Simone Veil, rescapée d’Auschwitz et figure de proue de la droite française, a récemment fait valoir qu’après la guerre, de Gaulle avait laissé filer les criminels pour éviter une guerre civile ; qu’en conséquence les problèmes de la France avec le maréchal Pétain, les milices d’extrême droite et la collaboration active des gendarmes lors des déportations n’étaient pas réglés ; et que les souvenirs de la collaboration avait été effacés de la mémoire de la France. De fait, dans l’Hexagone, la haine des Tsiganes et le racisme ont bonne conscience parce qu’ils n’ont jamais été digérés. La guerre achevée, le général de Gaulle n’est jamais venu rappeler aux Français que, cinq ans plus tôt, ils avaient acclamé Pétain le collaborateur avec la même frénésie qu’ils l’acclamaient à son tour ; il leur a épargné tout examen de conscience et toute remise en question, ce pour quoi ils lui sont aujourd’hui encore reconnaissants. Un jour, Churchill a dit qu’un peuple qui oublie son histoire est condamné à la répéter. Le fait est que la brutalité des policiers qui mettent à sac les caravanes et les cabanes des Roms évoque le régime de Vichy. La comparaison fait mouche et fait mal, aussi voudrait-on l’interdire. Les valeurs cosmopolites de la France et sa devise “Liberté, égalité, fraternité” ne figurent pas au lexique de “la Firme”, ainsi qu’est surnommée la garde rapprochée autour de Sarkozy. En revanche, lorsque le chef de l’État parle d’“identité nationale” – un terme qui a besoin d’ennemis pour exister –, il frétille comme un poisson dans l’eau.

La réaction idéologique

A l’heure actuelle, la France est le théâtre d’une contre-attaque idéologique menée par la pensée réactionnaire contre les acquis de la République. Idéologue en chef de la restauration, Henri Guaino est devenu l’incarnation des arrière-pensées de Nicolas Sarkozy, un auteur de discours influent ou, comme on le dit en France, le nègre du président. Cette “contre-révolution” a pris pour thèmes la valorisation de la Chrétienté face aux Lumières, la réhabilitation de la colonisation, la banalisation du racisme, l’idée que la punition est plus importante que l’éducation, bref : une “brutalisation” totale de la pensée.

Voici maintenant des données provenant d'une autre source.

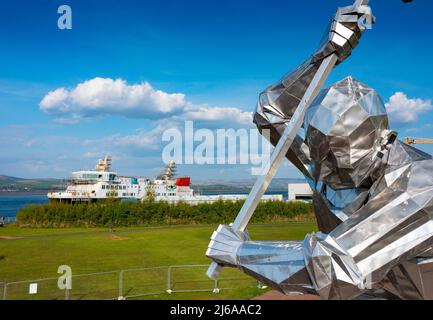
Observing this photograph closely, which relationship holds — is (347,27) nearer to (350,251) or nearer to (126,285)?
(350,251)

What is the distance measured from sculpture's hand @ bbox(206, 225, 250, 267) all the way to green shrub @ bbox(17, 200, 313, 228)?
118 feet

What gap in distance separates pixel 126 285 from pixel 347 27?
44.7 ft

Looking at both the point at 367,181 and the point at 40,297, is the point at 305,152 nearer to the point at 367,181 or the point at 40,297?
the point at 367,181

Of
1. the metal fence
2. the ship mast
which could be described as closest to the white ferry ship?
the ship mast

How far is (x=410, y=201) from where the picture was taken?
4824 mm

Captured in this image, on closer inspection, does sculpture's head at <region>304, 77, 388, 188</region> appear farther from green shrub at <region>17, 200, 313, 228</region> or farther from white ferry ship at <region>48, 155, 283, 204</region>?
white ferry ship at <region>48, 155, 283, 204</region>

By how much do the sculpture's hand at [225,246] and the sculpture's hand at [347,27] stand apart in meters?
2.78

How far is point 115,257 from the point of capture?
2339cm

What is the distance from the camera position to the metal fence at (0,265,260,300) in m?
14.3

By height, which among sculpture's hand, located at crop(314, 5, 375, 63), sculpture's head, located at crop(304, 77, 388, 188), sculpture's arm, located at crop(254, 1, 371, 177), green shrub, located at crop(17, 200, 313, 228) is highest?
sculpture's hand, located at crop(314, 5, 375, 63)

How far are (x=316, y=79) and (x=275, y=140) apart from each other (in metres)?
1.81

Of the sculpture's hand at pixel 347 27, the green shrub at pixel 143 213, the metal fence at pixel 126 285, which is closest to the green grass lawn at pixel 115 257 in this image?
the metal fence at pixel 126 285

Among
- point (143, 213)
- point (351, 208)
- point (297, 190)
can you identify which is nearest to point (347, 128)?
point (351, 208)
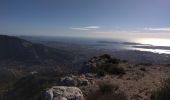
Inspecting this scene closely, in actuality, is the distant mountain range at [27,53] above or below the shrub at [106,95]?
below

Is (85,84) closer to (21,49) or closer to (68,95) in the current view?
(68,95)

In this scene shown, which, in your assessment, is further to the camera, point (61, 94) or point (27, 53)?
point (27, 53)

Henri Guaino s’est fait connaître à l’étranger en juillet 2007, lorsque Sarkozy a déclaré à Dakar, devant un public abasourdi : “L’homme africain n’est pas encore entré dans l’Histoire.” Cette bombe verbale sortie de la bouche d’un homme dont la patrie a rasé des centaines de villages africains, propagé des maladies qui ont décimé les populations locales, et déporté des dizaines de milliers d’êtres humains sur des négriers, retentit aujourd’hui encore en Afrique. Pour le chef de l’État et ses conseillers, l’idée de la supériorité de l’homme blanc est naturelle. La colonisation a également eu ses bons côtés, a-t-il expliqué au Maghreb ; il n’y a donc pas lieu que la France présente des excuses. Lorsque le comique Dany Boon a reçu la Légion d’honneur pour le film Bienvenue chez les Ch’tis, Sarkozy, d’humeur plaisantine, l’a félicité d’avoir abandonné son nom d’origine (Daniel Hamidou), qui aurait pu lourdement handicaper sa carrière. Et [l’ancien] ministre de l’Intérieur Brice Hortefeux “blaguait”, évidemment, lorsqu’il s’est fait photographier avec un membre de l’UMP d’origine arabe :

Quand il y en a un ça va, c’est quand il y en a beaucoup qu’il y a des problèmes.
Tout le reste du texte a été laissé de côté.